[Spatial relationship records]
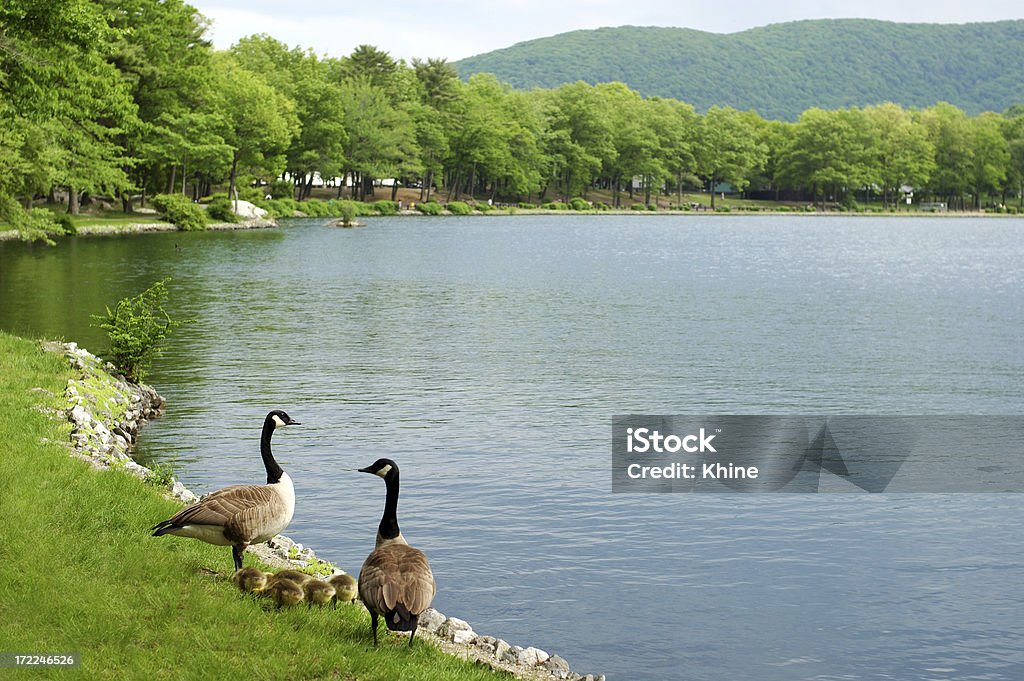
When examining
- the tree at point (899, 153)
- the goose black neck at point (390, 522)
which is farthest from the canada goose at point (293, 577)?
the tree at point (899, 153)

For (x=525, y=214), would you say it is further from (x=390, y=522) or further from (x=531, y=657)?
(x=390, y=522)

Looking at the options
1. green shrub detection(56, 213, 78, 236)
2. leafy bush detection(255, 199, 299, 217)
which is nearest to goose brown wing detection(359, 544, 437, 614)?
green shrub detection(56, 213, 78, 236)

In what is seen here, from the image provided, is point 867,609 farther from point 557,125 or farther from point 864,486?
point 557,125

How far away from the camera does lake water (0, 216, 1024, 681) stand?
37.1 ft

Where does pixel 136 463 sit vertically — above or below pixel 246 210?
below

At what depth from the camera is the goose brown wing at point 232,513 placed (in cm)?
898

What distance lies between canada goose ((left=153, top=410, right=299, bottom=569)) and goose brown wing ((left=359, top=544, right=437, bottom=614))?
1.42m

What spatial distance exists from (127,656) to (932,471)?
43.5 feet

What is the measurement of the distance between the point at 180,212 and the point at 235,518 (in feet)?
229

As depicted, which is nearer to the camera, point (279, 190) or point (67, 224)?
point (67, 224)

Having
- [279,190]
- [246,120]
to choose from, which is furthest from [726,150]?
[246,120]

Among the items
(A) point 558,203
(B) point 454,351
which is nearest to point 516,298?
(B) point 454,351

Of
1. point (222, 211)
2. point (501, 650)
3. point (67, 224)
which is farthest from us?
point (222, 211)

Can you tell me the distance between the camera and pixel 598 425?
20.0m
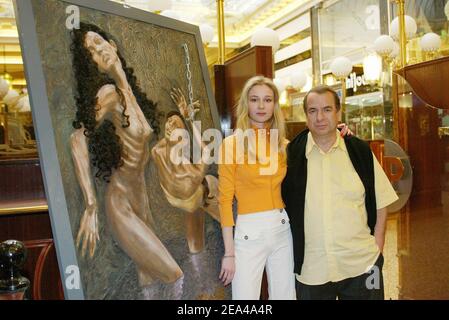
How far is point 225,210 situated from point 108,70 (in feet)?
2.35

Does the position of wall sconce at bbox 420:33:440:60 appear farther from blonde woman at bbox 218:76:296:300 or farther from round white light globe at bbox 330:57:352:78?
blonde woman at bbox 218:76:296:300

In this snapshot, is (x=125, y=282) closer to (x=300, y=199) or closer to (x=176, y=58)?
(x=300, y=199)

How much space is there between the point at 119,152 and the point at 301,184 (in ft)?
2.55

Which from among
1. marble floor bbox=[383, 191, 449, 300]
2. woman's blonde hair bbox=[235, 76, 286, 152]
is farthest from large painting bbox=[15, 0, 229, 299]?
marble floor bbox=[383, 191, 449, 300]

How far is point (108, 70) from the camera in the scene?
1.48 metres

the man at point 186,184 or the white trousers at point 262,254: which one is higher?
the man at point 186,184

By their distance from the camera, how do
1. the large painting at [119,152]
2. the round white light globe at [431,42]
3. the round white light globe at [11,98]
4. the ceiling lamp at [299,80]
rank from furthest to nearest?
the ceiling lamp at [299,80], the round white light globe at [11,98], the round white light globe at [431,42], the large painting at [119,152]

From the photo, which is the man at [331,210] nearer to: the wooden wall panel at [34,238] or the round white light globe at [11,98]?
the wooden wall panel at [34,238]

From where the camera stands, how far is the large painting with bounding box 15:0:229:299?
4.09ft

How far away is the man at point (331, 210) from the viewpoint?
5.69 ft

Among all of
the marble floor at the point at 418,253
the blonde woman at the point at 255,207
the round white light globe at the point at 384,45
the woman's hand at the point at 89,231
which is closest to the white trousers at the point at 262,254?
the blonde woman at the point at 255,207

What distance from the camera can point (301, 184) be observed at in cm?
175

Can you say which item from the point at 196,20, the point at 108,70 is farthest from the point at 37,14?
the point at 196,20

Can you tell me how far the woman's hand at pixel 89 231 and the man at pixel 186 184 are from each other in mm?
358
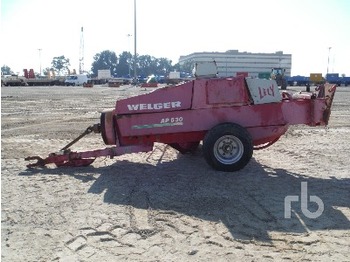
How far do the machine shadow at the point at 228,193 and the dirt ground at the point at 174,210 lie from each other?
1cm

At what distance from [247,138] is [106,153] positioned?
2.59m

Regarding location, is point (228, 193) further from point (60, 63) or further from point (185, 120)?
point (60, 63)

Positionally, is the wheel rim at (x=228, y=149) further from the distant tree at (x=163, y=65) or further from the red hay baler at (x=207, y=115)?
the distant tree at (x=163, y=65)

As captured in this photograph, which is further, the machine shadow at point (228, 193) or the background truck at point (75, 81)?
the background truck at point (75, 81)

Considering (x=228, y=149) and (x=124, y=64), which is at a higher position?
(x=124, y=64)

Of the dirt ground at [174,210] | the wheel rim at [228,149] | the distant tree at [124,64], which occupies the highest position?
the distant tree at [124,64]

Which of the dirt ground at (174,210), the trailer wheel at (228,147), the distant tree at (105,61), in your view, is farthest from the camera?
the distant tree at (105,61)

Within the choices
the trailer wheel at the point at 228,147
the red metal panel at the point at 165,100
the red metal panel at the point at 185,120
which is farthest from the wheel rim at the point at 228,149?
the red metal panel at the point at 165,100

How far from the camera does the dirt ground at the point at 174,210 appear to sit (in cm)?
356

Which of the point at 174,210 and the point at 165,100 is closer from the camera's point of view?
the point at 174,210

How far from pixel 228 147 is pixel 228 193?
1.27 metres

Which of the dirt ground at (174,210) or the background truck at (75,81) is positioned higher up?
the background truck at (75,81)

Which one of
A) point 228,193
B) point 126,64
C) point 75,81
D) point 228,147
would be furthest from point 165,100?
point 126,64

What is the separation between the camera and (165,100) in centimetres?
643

**GIVEN INSTRUCTION**
Give every record again exactly, apart from the pictures, which stay out.

**TASK OUTPUT**
When examining
- the tree at point (899, 153)
- the goose black neck at point (390, 522)
which is farthest from the canada goose at point (293, 577)?
the tree at point (899, 153)

For (x=525, y=214), would you say it is further from (x=390, y=522) or further from (x=531, y=657)?
(x=390, y=522)

Looking at the options
1. green shrub detection(56, 213, 78, 236)
2. leafy bush detection(255, 199, 299, 217)
which is nearest to goose brown wing detection(359, 544, 437, 614)?
green shrub detection(56, 213, 78, 236)

In what is seen here, from the image provided, is point 867,609 farther from point 557,125 or farther from point 864,486?
point 557,125

How far away from the camera does lake water (0, 216, 1024, 681) stand?
37.1 ft

Where does pixel 136 463 sit vertically — above or below pixel 246 210?
below

At what depth from the camera is the goose brown wing at point 232,513 placed (in cm)?
898

What distance lies between canada goose ((left=153, top=410, right=299, bottom=569)) and goose brown wing ((left=359, top=544, right=437, bottom=614))?
1.42m

What spatial distance exists from (127,656) to (932,471)?
43.5 feet

What is the measurement of the distance between the point at 180,212 and the point at 235,518 (in feet)?
229

As depicted, which is nearer to the camera, point (279, 190) or point (67, 224)?
point (67, 224)

Having
- [279,190]
- [246,120]
to choose from, which is furthest from [726,150]?
[246,120]

Among the items
(A) point 558,203
(B) point 454,351
which is nearest to point 516,298?
(B) point 454,351

Of
1. point (222, 211)
2. point (501, 650)
3. point (67, 224)
which is farthest from us?
point (222, 211)

Can you tell me the distance between the camera and pixel 598 425?
20.0m
How far is point 225,210 situated from point 108,70 (in feet)?
2.35

Does the position of wall sconce at bbox 420:33:440:60 appear farther from blonde woman at bbox 218:76:296:300 or farther from round white light globe at bbox 330:57:352:78?
blonde woman at bbox 218:76:296:300

In this snapshot, is (x=125, y=282) closer to (x=300, y=199) or closer to (x=176, y=58)?
(x=300, y=199)

How much space is there between the point at 119,152 and the point at 301,184 (in ft)?
2.55

Which from among
1. marble floor bbox=[383, 191, 449, 300]
2. woman's blonde hair bbox=[235, 76, 286, 152]
is farthest from large painting bbox=[15, 0, 229, 299]?
marble floor bbox=[383, 191, 449, 300]

How far is point (108, 70) from the camera in the scene?
1.48 metres

the man at point 186,184 or the white trousers at point 262,254: which one is higher?
the man at point 186,184

By their distance from the camera, how do
1. the large painting at [119,152]
2. the round white light globe at [431,42]
3. the round white light globe at [11,98]
4. the ceiling lamp at [299,80]
rank from furthest to nearest?
the ceiling lamp at [299,80], the round white light globe at [11,98], the round white light globe at [431,42], the large painting at [119,152]

From the photo, which is the man at [331,210] nearer to: the wooden wall panel at [34,238] or the round white light globe at [11,98]?
the wooden wall panel at [34,238]

From where the camera stands, how far is the large painting with bounding box 15:0:229:299?
4.09ft

How far away is the man at point (331, 210) from the viewpoint?
5.69 ft

Among all of
the marble floor at the point at 418,253
the blonde woman at the point at 255,207
the round white light globe at the point at 384,45
the woman's hand at the point at 89,231
which is closest to the white trousers at the point at 262,254?
the blonde woman at the point at 255,207

What distance from the camera can point (301, 184) be observed at in cm?
175

Can you say which item from the point at 196,20, the point at 108,70 is farthest from the point at 37,14?
the point at 196,20

Can you tell me how far the woman's hand at pixel 89 231 and the man at pixel 186 184 are from each other in mm?
358
How far do the machine shadow at the point at 228,193 and the dirt ground at the point at 174,210 lie from each other?
1cm

At what distance from [247,138] is [106,153] positioned?
2.59m

Regarding location, is point (228, 193) further from point (60, 63) or further from point (185, 120)?
point (60, 63)

Positionally, is the wheel rim at (x=228, y=149) further from the distant tree at (x=163, y=65) or further from the red hay baler at (x=207, y=115)?
the distant tree at (x=163, y=65)

As captured in this photograph, which is further, the machine shadow at point (228, 193) or the background truck at point (75, 81)?
the background truck at point (75, 81)

Considering (x=228, y=149) and (x=124, y=64), which is at a higher position?
(x=124, y=64)

Of the dirt ground at [174,210] | the wheel rim at [228,149] | the distant tree at [124,64], which occupies the highest position?
the distant tree at [124,64]

Which of the dirt ground at (174,210), the trailer wheel at (228,147), the distant tree at (105,61), in your view, is farthest from the camera?
the distant tree at (105,61)

Within the choices
the trailer wheel at the point at 228,147
the red metal panel at the point at 165,100
the red metal panel at the point at 185,120
which is farthest from the wheel rim at the point at 228,149?
the red metal panel at the point at 165,100

How far from the camera does the dirt ground at the point at 174,210 appear to sit (in cm)?
356

Which of the point at 174,210 and the point at 165,100 is closer from the camera's point of view?
the point at 174,210

How far from pixel 228 147 is pixel 228 193?
1.27 metres

Which of the dirt ground at (174,210) or the background truck at (75,81) is positioned higher up?
the background truck at (75,81)

Which one of
A) point 228,193
B) point 126,64
C) point 75,81
D) point 228,147
would be furthest from point 165,100?
point 126,64

What is the separation between the camera and (165,100) in centimetres?
643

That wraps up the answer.